9) The Holy Spirit’s mission to convince us about judgment is not meant to scare us! It’s meant to inspire us always to prepare ourselves for that judgment by following the crystally-clear instructions Jesus left us, to respond by keeping his double-commandment to love God and love our neighbor with all we’ve got. Jesus gave us the criteria on the final exam of life. This is a great gift of the Lord, just like when a teacher in school tells his students exactly what will be on their final exam. That way there don’t have to be any surprises and they can prepare themselves well. Jesus says, “When the Son of Man comes in all of his glory to judge, he will separate the dead into two groups, on the basis of their actions of love. “For I was hungry and you gave me food, thirsty and you gave me drink, a stranger and you welcomed me, naked and you clothed me, ill and you comforted me.” Those on the right, those who are saved, will ask the Lord, “When did we do all of this for you?” And Jesus will reply, “I assure you, as often as you did it for one of my least brothers and sisters, you did it for me.” To those on his left, he’ll send them off to eternal perdition, because when he was in need in any of these ways, they didn’t lift a finger to help him. Jesus didn’t give an exhaustive list here of deeds of love, but he did say he takes every action personally.

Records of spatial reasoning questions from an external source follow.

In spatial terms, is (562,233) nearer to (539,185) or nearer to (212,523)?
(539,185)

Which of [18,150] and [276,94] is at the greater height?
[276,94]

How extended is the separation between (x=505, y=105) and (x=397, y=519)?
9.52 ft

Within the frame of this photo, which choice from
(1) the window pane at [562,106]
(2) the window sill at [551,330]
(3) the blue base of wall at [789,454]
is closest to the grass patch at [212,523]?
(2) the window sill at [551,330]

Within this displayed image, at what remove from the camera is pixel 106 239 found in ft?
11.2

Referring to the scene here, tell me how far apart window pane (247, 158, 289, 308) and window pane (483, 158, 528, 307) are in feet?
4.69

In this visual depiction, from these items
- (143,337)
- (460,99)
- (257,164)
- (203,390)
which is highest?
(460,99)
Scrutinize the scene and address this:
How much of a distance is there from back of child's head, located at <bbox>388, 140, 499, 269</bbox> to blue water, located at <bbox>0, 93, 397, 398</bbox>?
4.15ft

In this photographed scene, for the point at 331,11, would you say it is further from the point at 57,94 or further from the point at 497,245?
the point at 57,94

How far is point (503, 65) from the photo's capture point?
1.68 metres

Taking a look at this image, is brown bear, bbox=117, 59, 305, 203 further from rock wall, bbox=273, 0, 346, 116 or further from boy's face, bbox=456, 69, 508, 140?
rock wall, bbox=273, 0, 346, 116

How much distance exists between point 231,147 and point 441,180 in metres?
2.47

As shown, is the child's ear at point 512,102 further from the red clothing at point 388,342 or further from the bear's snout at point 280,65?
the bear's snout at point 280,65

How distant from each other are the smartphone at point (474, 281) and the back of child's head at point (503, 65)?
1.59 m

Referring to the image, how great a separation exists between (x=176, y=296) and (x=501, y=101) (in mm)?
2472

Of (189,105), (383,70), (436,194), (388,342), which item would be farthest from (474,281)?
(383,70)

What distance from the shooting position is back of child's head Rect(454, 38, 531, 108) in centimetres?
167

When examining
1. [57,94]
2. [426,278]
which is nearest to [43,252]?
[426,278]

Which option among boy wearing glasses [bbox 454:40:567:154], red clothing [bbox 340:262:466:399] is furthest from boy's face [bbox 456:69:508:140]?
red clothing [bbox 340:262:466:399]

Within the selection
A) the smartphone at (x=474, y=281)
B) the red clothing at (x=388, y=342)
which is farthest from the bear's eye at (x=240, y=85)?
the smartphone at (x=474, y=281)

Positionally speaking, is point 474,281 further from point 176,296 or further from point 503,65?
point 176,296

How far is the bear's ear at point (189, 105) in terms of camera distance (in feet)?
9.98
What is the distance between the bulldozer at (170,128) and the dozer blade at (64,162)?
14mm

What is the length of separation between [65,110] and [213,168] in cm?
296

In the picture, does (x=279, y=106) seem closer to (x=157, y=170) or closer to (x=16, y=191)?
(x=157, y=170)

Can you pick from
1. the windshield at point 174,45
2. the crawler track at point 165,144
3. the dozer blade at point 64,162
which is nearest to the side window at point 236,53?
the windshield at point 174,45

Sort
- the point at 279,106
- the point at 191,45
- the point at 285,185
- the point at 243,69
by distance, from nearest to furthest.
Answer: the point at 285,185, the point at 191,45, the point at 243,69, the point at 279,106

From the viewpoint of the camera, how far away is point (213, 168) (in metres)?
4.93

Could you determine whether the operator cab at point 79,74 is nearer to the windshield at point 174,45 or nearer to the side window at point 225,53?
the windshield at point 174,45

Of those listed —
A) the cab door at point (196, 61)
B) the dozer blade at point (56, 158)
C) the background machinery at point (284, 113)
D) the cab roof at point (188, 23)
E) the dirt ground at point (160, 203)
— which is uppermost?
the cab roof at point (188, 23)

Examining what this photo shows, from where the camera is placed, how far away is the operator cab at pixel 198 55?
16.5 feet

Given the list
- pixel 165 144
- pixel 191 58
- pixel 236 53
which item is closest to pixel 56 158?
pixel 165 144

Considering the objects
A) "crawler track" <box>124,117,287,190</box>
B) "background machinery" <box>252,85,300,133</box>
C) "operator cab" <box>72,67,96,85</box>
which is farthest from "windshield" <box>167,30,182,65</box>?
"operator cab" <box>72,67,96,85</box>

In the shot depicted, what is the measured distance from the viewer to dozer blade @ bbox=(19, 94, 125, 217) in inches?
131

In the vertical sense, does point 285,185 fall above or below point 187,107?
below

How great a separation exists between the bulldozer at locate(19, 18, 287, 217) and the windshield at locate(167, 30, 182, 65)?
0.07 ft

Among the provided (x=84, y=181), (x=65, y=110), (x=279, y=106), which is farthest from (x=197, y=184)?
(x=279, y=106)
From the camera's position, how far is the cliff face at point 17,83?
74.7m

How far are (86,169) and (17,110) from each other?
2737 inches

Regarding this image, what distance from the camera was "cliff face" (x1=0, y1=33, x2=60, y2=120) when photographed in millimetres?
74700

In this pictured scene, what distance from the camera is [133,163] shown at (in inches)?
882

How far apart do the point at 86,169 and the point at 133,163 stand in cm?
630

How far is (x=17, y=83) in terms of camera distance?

10) There’s a story that gripping Canada right now. A week ago in Montreal, a 16-year old girl who had been stripped, sexually assaulted and beaten, was thrown out of a van on the sidewalk in downtown Montreal. She had no pants on and just a simple shirt. She was writhing on the sidewalk. People saw her there from the office building immediately above her. What did the office employees there do? They thought she was just some drug addict, so they left her alone. The people in the office across the street saw her there. Some wanted to call the police, but their boss commanded them not to get involved, because they were on work time and he didn’t want them wasting time talking to the cops. Countless people passed her on the streets, but no one did anything. She lay there, in the cold, for two hours. Finally one of the women in the office complex across the street, at the risk of losing her job, called the police. They rushed the poor girl to the hospital, where because of all the delay in getting her treatment, she fell into a coma and her doctors don’t expect her to make it. What do you think Jesus would say to all of them who abandoned him in time of need? Jesus says he came into the world to save, not to judge, but that our actions judge us. What do our actions say? If our actions aren’t what Jesus would be doing, if our priorities aren’t his, thanks be to God the Holy Spirit is calling us tonight to convert again back to the Lord so that one day we might come to experience the fullness of the Kingdom he died to give us and sent the Holy Spirit to help us obtain.

11) Jesus’ Ascension into heaven and the descent of the Holy Spirit to guide the Church until the end of time are both great gifts of God the Father to help us return to our Father’s House. At this Mass, on this solemnity, All three persons of the Blessed Trinity are at work to sanctify us on this journey. At the beginning of Mass, we confess our sins. Then we praise God for his glory in the Glory to God in the Highest. We carry out the Lord’s command, by the power of the Holy Spirit, to “do this in memory of” Him, and then we’re sent out, with God’s blessing (just as he did before he ascended from among the apostles) to go out to the whole world, to go out to the whole Flint, in peace to love and serve the Lord.